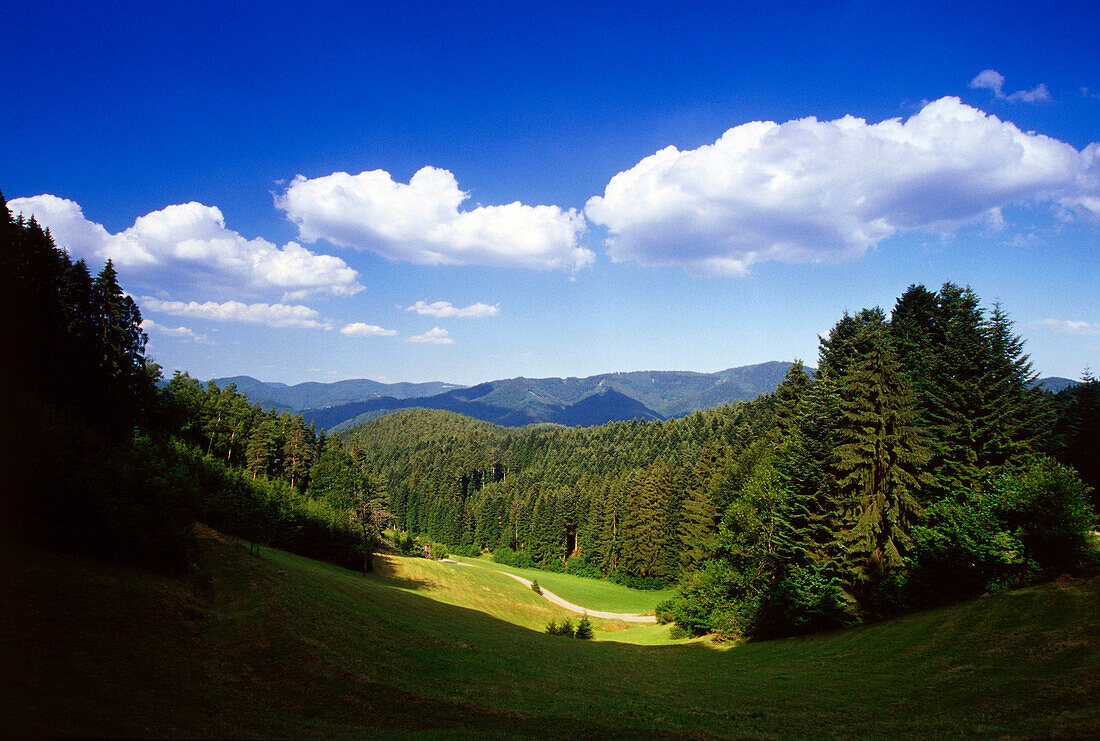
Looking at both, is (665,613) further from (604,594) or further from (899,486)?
(899,486)

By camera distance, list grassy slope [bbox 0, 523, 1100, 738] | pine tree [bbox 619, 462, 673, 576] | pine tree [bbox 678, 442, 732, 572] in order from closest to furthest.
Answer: grassy slope [bbox 0, 523, 1100, 738], pine tree [bbox 678, 442, 732, 572], pine tree [bbox 619, 462, 673, 576]

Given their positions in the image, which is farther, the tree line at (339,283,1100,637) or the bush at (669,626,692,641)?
the bush at (669,626,692,641)

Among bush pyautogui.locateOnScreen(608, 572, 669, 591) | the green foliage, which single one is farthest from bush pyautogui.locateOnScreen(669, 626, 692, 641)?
the green foliage

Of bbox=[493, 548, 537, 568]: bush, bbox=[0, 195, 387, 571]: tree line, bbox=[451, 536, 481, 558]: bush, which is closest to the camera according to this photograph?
bbox=[0, 195, 387, 571]: tree line

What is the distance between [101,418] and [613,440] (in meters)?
129

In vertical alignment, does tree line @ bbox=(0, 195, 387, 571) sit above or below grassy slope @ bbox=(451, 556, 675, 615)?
above

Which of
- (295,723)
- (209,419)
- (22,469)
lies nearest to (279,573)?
(22,469)

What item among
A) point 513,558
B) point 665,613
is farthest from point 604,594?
point 513,558

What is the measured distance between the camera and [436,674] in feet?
63.5

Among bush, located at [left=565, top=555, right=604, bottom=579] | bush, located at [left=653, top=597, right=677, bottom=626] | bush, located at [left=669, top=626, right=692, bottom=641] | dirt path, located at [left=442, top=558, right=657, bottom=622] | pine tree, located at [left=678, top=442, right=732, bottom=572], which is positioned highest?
pine tree, located at [left=678, top=442, right=732, bottom=572]

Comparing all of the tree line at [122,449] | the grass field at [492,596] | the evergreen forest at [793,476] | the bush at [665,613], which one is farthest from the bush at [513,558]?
the bush at [665,613]

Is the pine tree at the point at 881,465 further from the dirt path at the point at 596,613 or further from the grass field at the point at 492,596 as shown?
the dirt path at the point at 596,613

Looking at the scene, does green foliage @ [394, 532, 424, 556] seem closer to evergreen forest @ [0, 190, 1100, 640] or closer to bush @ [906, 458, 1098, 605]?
evergreen forest @ [0, 190, 1100, 640]

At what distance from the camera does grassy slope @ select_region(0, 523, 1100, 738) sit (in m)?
11.4
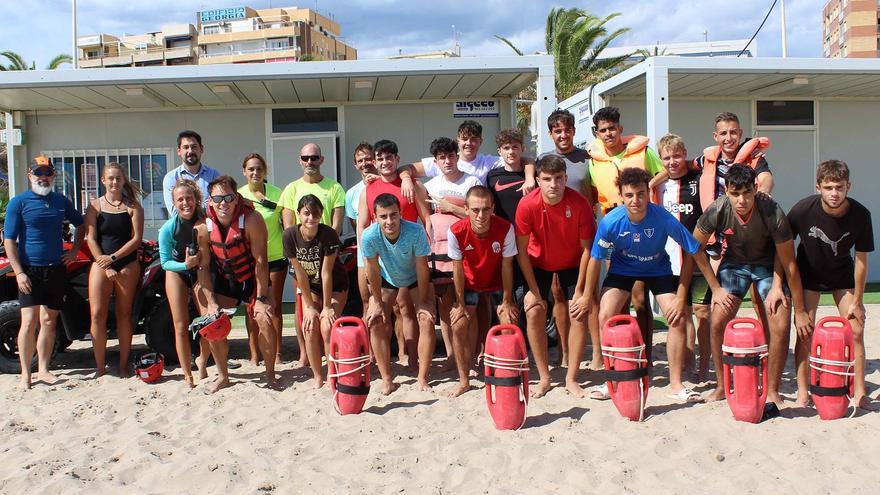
# # # #
[Your goal]: Identify each line in the rows above that contains the string "bottom", and copy every such line; case counts.

[Exercise answer]:
Among bush, located at [left=565, top=555, right=604, bottom=579] | bush, located at [left=653, top=597, right=677, bottom=626] | bush, located at [left=669, top=626, right=692, bottom=641] | dirt path, located at [left=442, top=558, right=657, bottom=622] | pine tree, located at [left=678, top=442, right=732, bottom=572], which is positioned highest?
pine tree, located at [left=678, top=442, right=732, bottom=572]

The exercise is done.